Qualitas Corpus Glossary

This page (is supposed to) contains all the corpus-specific terms that are used, with links to the full documentation. . These measurements only apply to those classes specified by sourcepackages.
Term (link to details) Short description
Attributes Part of the metadata provided with the corpus is the values for a set of attributes for each system or sysver.
bin Used both to refer to the compiled form of any types and the place in a sysver structure where the compiled form is kept.
contents.csv Part of the metadata provided with the corpus is information for every type that is included in the corpus for each system.
Distribution An attribute indicating the distribution a sysver can be found in.
Domain An attribute indicating the domain the system belongs to.
Full Name An attribute indicating the full name of the system (often the same as System).
.install The name of the install script for a sysver.
JRE Version An attribute indicating the earliest version of the JRE needed for the sysver.
License An attribute indicating the license the system is released under.
LOC (Lines of Code) The number of lines of code. When applied to a text file, this is what the Unix wc -l command will give, except that if the last line of the file does not end in a linefeed, then the LOC will be one greater than the wc value.
loc(both) An attribute indicating the LOC for the .java files that are in src and compiled forms exist in bin for types belonging to packages that match sourcepackages
n_bin An attribute indicating the number of .class files in bin for types belonging to packages that match sourcepackages
n_both An attribute indicating the number of .class files in bin for which there is source code in src for types belonging to packages that match sourcepackages
n_files An attribute indicating the number of .java files in src for types belonging to packages that match sourcepackages
n_top(bin) An attribute indicating the number of .class files for top level types belonging to packages that match sourcepackages
NCLOC (Non-comment, Non-blank Lines of Code) Lines of code counted in LOC excluding blank lines and lines that are entirely comments.
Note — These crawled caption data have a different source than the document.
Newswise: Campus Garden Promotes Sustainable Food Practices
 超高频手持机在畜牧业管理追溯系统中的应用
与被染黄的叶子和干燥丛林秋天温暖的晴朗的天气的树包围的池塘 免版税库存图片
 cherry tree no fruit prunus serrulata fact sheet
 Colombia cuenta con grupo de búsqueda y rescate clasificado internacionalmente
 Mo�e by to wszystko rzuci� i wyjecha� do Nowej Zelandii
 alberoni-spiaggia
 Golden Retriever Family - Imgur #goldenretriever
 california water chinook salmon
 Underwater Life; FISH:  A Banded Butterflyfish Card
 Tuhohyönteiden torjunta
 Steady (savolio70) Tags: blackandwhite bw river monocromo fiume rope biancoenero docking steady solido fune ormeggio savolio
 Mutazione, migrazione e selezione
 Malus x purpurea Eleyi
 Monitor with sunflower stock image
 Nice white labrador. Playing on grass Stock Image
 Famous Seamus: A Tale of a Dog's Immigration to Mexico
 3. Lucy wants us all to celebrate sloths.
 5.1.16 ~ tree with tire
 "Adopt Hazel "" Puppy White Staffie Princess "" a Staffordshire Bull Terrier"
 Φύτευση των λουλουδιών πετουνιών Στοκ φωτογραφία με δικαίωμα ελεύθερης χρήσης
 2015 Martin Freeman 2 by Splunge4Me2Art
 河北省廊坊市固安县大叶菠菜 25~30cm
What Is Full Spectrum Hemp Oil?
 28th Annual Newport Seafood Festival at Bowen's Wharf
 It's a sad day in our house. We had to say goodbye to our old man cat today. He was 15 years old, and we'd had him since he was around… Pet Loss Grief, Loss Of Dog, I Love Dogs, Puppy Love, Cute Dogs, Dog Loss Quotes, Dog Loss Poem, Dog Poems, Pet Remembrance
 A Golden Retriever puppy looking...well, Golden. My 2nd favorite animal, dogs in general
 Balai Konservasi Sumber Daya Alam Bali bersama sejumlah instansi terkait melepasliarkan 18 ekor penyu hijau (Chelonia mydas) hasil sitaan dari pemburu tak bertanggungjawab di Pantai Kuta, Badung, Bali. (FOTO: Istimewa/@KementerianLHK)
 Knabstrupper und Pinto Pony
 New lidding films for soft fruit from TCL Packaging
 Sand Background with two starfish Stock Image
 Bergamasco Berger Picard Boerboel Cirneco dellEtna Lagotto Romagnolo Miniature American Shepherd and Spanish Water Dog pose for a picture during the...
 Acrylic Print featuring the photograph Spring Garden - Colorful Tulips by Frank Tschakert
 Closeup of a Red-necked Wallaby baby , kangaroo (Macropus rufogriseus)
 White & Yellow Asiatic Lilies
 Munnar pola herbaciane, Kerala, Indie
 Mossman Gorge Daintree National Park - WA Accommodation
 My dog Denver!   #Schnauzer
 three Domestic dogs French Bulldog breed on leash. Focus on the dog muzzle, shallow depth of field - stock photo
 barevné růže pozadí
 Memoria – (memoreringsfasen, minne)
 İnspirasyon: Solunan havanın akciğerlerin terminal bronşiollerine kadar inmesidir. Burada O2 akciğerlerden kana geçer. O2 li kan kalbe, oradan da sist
Lines of text that contain both code (even if it is a single character such as "}") and comments are included.
ncloc(both) An attribute indicating NCLOC for classes that are in both src and bin.
.properties File containing Sysver-specific attribute values.
Recent Version Refers to the most recent version of a system in the corpus (which may not be the most recent version of the system that's available).
Release Date An attribute indicating the date the version was released on.
Size metrics There are measurements for 6 size metrics provided for each sysver: 2 "lines of code" metrics (loc(both), ncloc(both)), 3 "number of classes" metrics (n_bin, n_both, n_top(bin)) and number of files (n_files)
Source Packages An attribute indicating prefixes of packages that contain code written for the system.
summary.csv File containing the attribute values of all sysvers in the corpus.
systemnotes An attribute indicating notes for a system.
src Used both to refer to the source form of any types and the place in a sysver structure where the source form is kept.
Status An attribute indicating the development status of the system.
System An attribute indicating the name of the system the system version belongs to.
Sysver An attribute indicating system and version
Standard Sysver Structure How the entry for a sysver is organised.
sysvercount An attribute of a system indicating the number of versions in the corpus for that.
Type Refers to any Java type-like entity (including classes, interfaces, enums, annotations). This is used rather than "class" as the general term to avoid ambiguity because "class" can also mean things that aren't interfaces, enums, or annotations.
Top Level Type A type that is not a nested type.
versionnotes An attribute indicating notes specific to a sysver.
url An attribute indicating the web address (typically the home page of a system).